You could feel Reynolds grimacing on the phone as he described a typical day in the summer of 1987.

“They’re knocking on your door maybe at 6 a.m., trying to wake everyone up for an 8-10 practice,” he says. “You get dressed, go to the dining room and have your breakfast. Then you’re going to get your ankles bandaged, get dressed, and try to stretch. You go through full pads in the morning, then go in and cool down a bit, remove the pads and I believe we came out with just helmets and shoulder pads for the next practice. We did an hour of mostly special teams.

“Then you come in, take a shower and go to lunch and maybe take a nap. The third training took place at the end of the afternoon. The sun is beating down on you and most of this training was all about overtaking, half-hull training. It could have been 90 minutes or two hours. There was water available, but there was definitely no shade, no fans blowing on you or a tent to cool off. You just cook and go through it.

Bad weather offered little relief.

“You train in the rain unless there’s lightning,” he says. “There were times when we went to the basketball gymnasium for a guided tour. One day, Coach Perkins turned us upside down on the basketball court. We had to run 40-yard sprints about 40 times.

“That’s what you call Camp Cupcake, Kyle.”

What about those lavish accommodations?

“We were in dorms, two per dorm,” Reynolds explains. “The dorm smelt of mold and they weren’t in great shape. I want to say that maybe fourth year we maybe didn’t have the 3 days a day. He kind of backed off a bit.

Those Bucs weren’t very talented, so Perkins looked for an edge by striving to be the best-conditioned team in the NFL.

“That was his goal, to be fully fit and ready for the start of the season,” Reynolds said. “I admit we were ready to go, but we would also be down, with a lot of guys injured. To be honest, it was sometimes easier to play in the game than to train. Buc’s players from today have no idea how bad they have it. You literally felt like a zombie after the nap. It was like you were sleepwalking, you were so exhausted. Your body was just gone.

The players were frustrated, but Perkins had a way of stifling dissent.

“I think there were a few guys who tried to talk to him,” Reynolds says, “but early on he got rid of a lot of veterans. If you came to complain, he wouldn’t hesitate.

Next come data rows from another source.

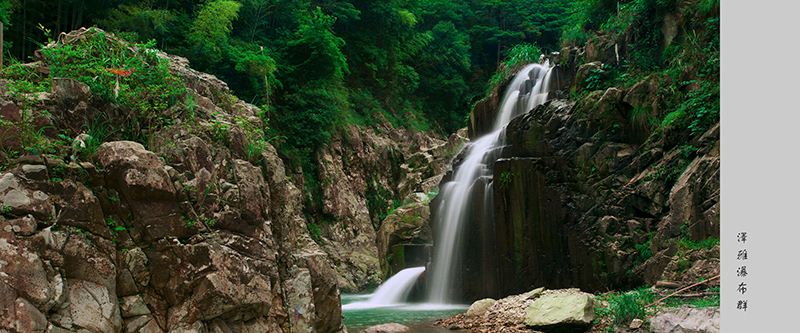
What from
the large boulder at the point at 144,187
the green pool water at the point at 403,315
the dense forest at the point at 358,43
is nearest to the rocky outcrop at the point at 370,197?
the dense forest at the point at 358,43

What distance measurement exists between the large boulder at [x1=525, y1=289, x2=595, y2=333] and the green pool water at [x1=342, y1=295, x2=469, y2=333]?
1545 millimetres

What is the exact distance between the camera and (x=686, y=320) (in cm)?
586

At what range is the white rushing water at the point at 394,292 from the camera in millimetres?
13531

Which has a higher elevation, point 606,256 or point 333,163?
point 333,163

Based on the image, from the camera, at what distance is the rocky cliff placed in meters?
4.05

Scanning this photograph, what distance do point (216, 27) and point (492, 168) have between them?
35.0 ft

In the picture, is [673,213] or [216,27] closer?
[673,213]

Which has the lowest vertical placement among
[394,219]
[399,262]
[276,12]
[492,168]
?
[399,262]

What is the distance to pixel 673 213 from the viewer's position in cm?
891

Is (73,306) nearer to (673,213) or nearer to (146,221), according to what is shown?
(146,221)

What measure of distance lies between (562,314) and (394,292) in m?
7.23

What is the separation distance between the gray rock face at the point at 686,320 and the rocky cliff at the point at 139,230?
393 centimetres

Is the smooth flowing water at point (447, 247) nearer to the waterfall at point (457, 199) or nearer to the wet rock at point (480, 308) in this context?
the waterfall at point (457, 199)

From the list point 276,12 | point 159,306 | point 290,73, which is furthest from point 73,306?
point 276,12
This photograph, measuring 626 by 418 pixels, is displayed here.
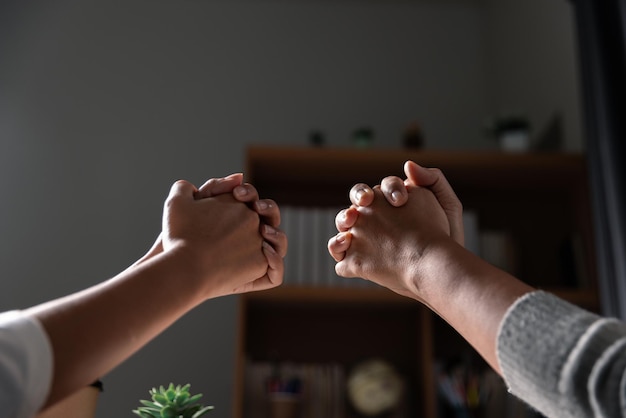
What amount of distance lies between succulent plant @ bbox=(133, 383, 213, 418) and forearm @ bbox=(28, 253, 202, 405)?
0.10 meters

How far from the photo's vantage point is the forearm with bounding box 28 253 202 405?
61cm

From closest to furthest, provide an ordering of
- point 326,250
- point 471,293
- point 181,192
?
point 471,293 → point 181,192 → point 326,250

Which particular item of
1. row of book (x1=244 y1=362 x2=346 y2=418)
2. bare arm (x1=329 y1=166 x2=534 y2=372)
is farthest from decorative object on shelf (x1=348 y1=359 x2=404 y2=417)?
bare arm (x1=329 y1=166 x2=534 y2=372)

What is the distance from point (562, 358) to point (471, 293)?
0.53ft

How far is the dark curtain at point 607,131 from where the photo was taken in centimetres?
181

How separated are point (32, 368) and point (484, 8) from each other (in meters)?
2.73

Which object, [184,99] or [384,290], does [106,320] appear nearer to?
[384,290]

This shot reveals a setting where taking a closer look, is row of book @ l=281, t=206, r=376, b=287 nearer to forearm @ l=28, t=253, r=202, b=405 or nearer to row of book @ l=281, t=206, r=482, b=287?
row of book @ l=281, t=206, r=482, b=287

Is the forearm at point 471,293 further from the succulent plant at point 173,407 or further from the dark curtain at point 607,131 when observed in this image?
the dark curtain at point 607,131

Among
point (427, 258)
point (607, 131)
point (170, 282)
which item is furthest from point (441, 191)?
point (607, 131)

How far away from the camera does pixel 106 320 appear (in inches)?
25.8

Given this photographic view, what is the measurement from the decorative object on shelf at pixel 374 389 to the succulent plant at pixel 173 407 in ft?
4.62

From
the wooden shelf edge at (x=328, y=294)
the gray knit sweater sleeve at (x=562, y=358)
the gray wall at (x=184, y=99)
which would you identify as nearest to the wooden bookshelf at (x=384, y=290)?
the wooden shelf edge at (x=328, y=294)

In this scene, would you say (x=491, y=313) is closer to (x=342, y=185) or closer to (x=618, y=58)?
(x=618, y=58)
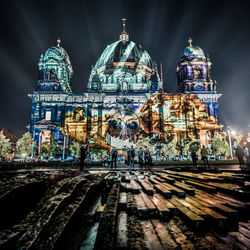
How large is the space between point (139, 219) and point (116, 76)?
5095cm

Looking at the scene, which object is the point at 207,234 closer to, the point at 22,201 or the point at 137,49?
the point at 22,201

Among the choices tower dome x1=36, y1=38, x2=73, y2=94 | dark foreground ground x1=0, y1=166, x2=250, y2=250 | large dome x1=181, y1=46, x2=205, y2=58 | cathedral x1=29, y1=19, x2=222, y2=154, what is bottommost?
dark foreground ground x1=0, y1=166, x2=250, y2=250

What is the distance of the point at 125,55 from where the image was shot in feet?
172

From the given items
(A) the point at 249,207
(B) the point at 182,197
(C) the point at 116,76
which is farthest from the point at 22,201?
(C) the point at 116,76

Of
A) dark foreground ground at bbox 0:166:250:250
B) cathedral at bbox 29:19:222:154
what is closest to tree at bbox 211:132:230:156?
cathedral at bbox 29:19:222:154

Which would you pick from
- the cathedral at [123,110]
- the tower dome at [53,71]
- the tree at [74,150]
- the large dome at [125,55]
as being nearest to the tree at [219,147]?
the cathedral at [123,110]

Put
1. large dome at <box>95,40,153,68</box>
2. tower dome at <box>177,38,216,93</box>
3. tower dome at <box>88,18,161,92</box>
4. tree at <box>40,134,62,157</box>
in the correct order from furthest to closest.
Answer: large dome at <box>95,40,153,68</box>, tower dome at <box>88,18,161,92</box>, tower dome at <box>177,38,216,93</box>, tree at <box>40,134,62,157</box>

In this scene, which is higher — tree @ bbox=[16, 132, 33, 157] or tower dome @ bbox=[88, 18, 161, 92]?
tower dome @ bbox=[88, 18, 161, 92]

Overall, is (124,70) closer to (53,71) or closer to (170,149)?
(53,71)

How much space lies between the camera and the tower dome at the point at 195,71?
142ft

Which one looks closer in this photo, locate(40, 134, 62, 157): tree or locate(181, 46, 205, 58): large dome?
locate(40, 134, 62, 157): tree

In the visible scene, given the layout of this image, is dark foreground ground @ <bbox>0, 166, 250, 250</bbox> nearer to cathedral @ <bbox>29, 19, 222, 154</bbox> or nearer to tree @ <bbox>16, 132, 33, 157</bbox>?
cathedral @ <bbox>29, 19, 222, 154</bbox>

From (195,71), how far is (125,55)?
22626 millimetres

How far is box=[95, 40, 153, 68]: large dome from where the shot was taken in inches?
2046
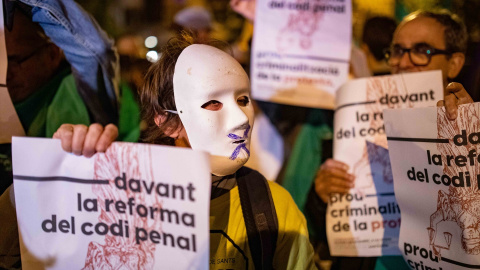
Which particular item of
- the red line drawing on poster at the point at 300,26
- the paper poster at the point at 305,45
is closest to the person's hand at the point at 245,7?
the paper poster at the point at 305,45

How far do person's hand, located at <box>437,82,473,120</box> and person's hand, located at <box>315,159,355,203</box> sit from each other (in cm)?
88

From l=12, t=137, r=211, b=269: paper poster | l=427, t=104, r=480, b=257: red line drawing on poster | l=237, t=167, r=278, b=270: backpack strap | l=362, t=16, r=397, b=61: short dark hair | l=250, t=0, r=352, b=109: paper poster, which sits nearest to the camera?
l=12, t=137, r=211, b=269: paper poster

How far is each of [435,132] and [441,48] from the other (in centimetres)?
106

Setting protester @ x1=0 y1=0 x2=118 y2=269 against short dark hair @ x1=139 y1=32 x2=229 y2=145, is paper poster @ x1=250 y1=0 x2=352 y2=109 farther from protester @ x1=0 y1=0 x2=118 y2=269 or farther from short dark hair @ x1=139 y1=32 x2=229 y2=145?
short dark hair @ x1=139 y1=32 x2=229 y2=145

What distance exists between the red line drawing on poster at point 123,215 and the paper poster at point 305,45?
186cm

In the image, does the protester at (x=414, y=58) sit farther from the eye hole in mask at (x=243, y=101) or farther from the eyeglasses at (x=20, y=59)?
the eyeglasses at (x=20, y=59)

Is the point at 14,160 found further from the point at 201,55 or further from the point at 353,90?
the point at 353,90

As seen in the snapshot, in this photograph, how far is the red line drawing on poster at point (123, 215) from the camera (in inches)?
62.9

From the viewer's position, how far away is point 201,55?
69.6 inches

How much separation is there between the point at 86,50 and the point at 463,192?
1.88m

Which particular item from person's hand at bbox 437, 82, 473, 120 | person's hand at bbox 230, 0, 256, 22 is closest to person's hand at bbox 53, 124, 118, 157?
person's hand at bbox 437, 82, 473, 120

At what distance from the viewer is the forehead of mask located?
1.72 m

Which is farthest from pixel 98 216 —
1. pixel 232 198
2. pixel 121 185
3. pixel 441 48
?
pixel 441 48

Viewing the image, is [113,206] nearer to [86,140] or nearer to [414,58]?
[86,140]
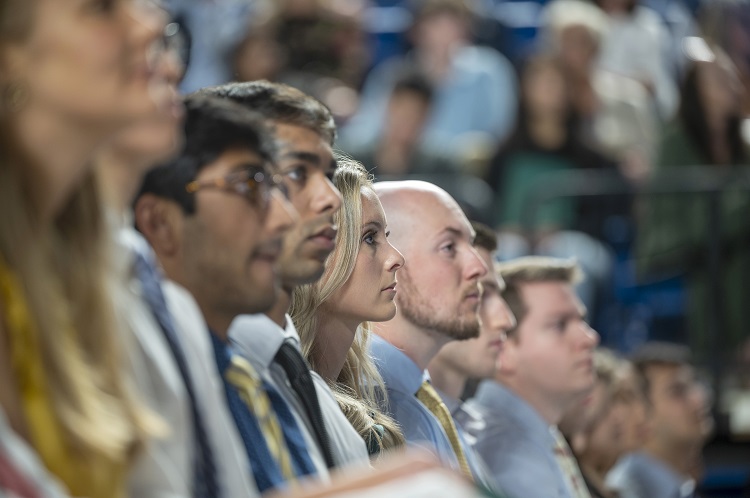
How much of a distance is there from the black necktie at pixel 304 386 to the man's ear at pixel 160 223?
0.44 metres

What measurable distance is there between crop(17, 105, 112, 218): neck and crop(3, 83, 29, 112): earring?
12mm

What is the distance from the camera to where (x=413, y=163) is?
7.44m

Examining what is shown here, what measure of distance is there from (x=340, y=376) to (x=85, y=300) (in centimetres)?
172

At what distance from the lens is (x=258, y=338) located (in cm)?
266

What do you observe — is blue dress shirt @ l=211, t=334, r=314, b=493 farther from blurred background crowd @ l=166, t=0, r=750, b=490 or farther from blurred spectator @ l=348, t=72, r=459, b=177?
blurred spectator @ l=348, t=72, r=459, b=177

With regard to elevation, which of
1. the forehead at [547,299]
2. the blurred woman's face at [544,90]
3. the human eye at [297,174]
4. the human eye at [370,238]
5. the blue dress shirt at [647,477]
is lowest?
the blue dress shirt at [647,477]

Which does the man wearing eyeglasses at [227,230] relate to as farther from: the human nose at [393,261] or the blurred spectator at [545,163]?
the blurred spectator at [545,163]

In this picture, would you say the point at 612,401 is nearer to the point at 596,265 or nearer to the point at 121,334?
the point at 596,265

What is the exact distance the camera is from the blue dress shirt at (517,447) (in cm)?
409

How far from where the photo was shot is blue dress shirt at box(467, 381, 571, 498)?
409cm

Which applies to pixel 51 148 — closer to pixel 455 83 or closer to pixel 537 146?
pixel 537 146

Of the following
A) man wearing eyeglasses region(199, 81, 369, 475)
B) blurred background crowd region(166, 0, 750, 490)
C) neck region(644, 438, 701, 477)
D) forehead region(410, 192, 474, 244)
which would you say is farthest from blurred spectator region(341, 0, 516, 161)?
man wearing eyeglasses region(199, 81, 369, 475)

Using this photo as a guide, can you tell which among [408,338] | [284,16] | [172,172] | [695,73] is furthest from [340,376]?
[284,16]

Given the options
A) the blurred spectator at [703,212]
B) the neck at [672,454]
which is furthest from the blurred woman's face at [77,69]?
the blurred spectator at [703,212]
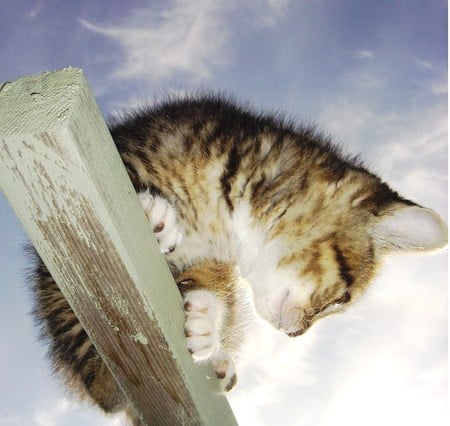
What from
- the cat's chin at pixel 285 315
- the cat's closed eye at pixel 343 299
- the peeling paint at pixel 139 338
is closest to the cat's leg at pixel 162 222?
the peeling paint at pixel 139 338

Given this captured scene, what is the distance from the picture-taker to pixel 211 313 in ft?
5.07

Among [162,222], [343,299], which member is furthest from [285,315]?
[162,222]

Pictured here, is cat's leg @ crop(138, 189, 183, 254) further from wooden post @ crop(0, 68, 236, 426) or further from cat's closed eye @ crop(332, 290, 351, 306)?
cat's closed eye @ crop(332, 290, 351, 306)

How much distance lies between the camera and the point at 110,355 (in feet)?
3.86

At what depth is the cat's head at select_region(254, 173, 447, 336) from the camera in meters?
1.69

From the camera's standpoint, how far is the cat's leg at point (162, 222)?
4.78ft

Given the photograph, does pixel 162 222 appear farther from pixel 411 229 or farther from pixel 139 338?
pixel 411 229

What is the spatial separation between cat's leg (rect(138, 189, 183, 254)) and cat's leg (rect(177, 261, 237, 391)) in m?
0.18

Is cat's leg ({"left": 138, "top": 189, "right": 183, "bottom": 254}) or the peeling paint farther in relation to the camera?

When Perkins was let go at the end of the 1990 season, there was hope for a more lenient training camp if interim Richard Williamson got the permanent job.

“Everyone thought Coach Williamson would turn things around, so everyone lobbied for him,” Reynolds said. “But he came in and sounded like Ray Perkins.”

All these years later, Reynolds has deep respect for Buc’s teammates who persevered.

“You start thinking about what you’ve been through and what it took to resist those practices and get through the season,” he says. “I remember being in great shape, playing well at the start and then guys were going down with tight muscles. I will never forget him. Guys would crumble because their bodies were just worn out.